The alternate captain for the Sault Ste. Marie Greyhounds turns 20 on May 14, thus becoming eligible to play either in the NHL or AHL next season. Former GM Ron Hextall said prior to a preseason game against the New York Islanders that the reason Frost was returned to juniors what that he simply wasn't ready for the NHL.
"There has to be more maturity in his game and it wasn’t there," Hextall said in September. "It was pretty obvious, not only in the game, but in practice, that he wasn’t ready for this. He’s 19 years old, we told him today it is not a crime at 19." Hextall noted then that Frost was asking questions about what he needed to improve.
As much as the Flyers fans would have liked to see Frost now, another year of juniors is definitely making him a stronger player day by day. Regardless, Hextall didn’t seemed to be thrilled enough by Frost’s play to keep him in the NHL.
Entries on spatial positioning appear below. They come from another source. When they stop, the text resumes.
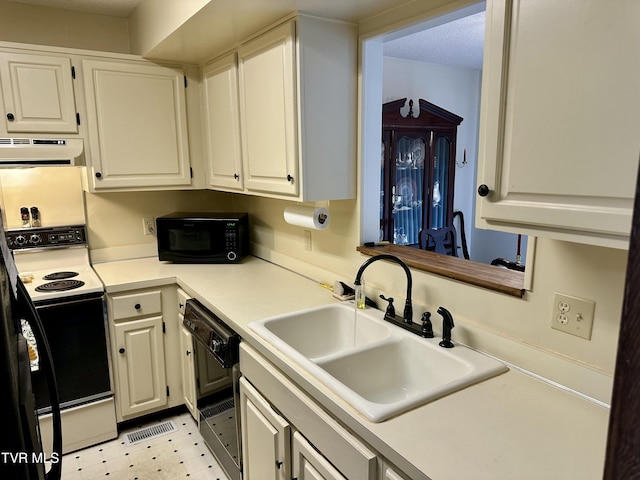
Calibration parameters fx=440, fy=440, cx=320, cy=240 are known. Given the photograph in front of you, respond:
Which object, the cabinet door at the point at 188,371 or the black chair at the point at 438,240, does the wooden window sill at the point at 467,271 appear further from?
the black chair at the point at 438,240

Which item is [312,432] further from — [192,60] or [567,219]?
[192,60]

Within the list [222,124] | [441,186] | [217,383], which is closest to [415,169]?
[441,186]

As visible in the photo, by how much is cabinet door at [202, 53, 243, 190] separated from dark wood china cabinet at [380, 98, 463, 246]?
133 centimetres

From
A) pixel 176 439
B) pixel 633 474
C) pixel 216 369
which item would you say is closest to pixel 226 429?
pixel 216 369

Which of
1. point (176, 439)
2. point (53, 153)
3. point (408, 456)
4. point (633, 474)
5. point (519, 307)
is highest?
point (53, 153)

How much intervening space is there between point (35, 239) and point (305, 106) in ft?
5.98

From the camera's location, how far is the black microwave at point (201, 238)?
269 cm

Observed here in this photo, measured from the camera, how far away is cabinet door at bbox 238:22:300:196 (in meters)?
1.80

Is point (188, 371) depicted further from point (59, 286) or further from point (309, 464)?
point (309, 464)

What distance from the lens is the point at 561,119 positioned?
0.91 meters

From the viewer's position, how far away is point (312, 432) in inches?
51.4

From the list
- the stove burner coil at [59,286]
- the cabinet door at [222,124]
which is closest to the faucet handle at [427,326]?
the cabinet door at [222,124]

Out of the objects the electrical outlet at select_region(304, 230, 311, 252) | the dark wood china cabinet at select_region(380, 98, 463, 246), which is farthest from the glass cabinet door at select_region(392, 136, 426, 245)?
the electrical outlet at select_region(304, 230, 311, 252)

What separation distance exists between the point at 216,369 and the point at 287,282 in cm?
57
“We watch practices hard,’’ Hextall said. “Every day matters. If you can’t keep up or you lose pace, it’s time. It was pretty obvious; it was an easy decision. That’s not a knock. He’s a typical 19-year-old kid.’’
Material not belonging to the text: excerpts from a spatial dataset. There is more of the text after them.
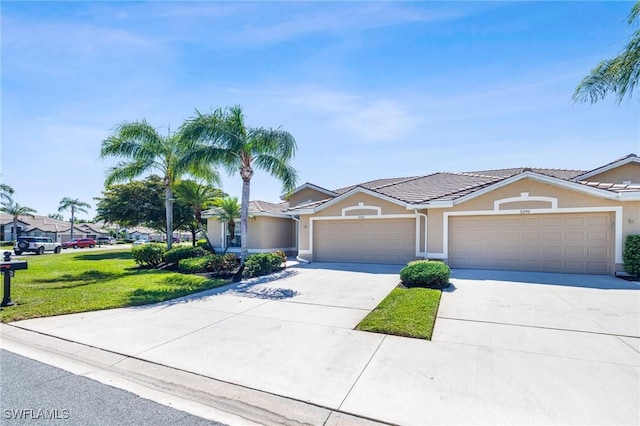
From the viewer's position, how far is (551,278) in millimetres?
10750

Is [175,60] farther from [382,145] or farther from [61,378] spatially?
[382,145]

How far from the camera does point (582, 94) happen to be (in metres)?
8.22

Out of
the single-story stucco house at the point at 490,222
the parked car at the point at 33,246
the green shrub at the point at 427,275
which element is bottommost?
the parked car at the point at 33,246

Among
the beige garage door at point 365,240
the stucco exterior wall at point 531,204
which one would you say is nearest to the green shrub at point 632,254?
the stucco exterior wall at point 531,204

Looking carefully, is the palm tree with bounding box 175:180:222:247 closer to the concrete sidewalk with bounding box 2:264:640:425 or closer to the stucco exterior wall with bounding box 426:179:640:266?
the concrete sidewalk with bounding box 2:264:640:425

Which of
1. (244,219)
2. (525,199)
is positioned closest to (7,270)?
(244,219)

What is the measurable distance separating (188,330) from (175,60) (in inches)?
344

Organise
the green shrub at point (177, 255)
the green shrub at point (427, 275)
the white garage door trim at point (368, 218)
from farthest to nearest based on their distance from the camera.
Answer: the green shrub at point (177, 255) → the white garage door trim at point (368, 218) → the green shrub at point (427, 275)

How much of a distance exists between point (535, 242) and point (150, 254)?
1755 centimetres

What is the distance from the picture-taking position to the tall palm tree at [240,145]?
12.5 m

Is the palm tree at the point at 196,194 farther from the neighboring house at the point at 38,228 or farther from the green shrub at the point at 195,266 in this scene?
the neighboring house at the point at 38,228

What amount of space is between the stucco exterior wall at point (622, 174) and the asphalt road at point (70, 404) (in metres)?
20.5

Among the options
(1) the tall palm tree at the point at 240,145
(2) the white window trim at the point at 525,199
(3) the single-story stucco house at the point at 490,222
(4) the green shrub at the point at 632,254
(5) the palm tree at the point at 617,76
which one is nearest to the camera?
(5) the palm tree at the point at 617,76

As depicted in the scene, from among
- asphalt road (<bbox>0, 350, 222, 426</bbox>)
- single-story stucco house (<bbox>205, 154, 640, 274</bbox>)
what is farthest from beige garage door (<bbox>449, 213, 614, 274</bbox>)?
asphalt road (<bbox>0, 350, 222, 426</bbox>)
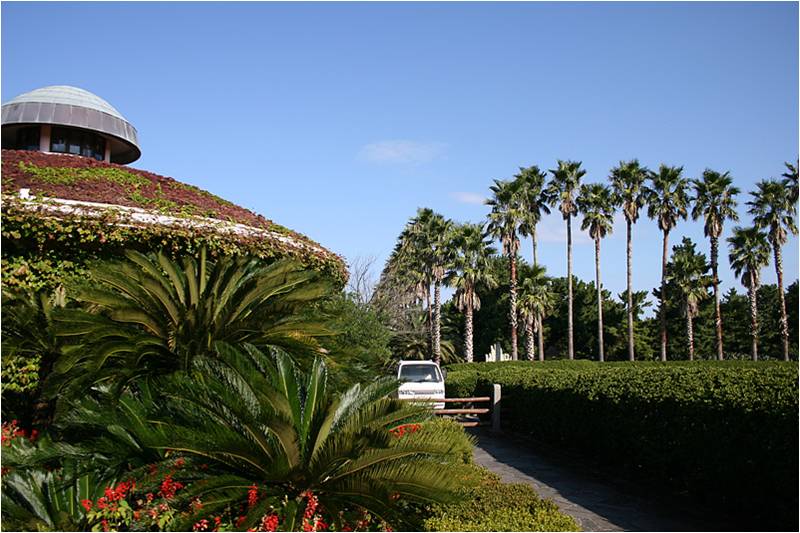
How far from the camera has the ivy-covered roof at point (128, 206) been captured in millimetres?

Former head coach Dave Hakstol even mentioned prior to the season that "the part of the game without the puck, learning how to check it and working to get it back, that’s an area we’re going to ask him to improve."
Another area to work on is adding on some weight and more muscle considering the fact that he isn’t the biggest player on the ice. Since the end of his season last year, Frost has done exactly that as he is six feet and gained roughly 13 pounds.
"Just trying to eat as often as you can, even if it’s just little small meals," Frost said at Development Camp in June. "Build it up instead of your normal breakfast, lunch, dinner. I don’t know what came over me, but all of a sudden I have a bigger appetite lately. It’s just so different when you’re skating every day [and you burn it off]. Going into last season I was closer to 180 so I think it’s my normal weight, but when you’re on the ice and working out every day you’re gonna lose weight so I was playing at around 174, 175."
Each day is a learning process for Frost as he inches his way towards cracking the Flyers roster. Overall, Frost is doing everything he can to prepare for what hopefully is not only a long-term career in the NHL but for several years with the Orange and Black.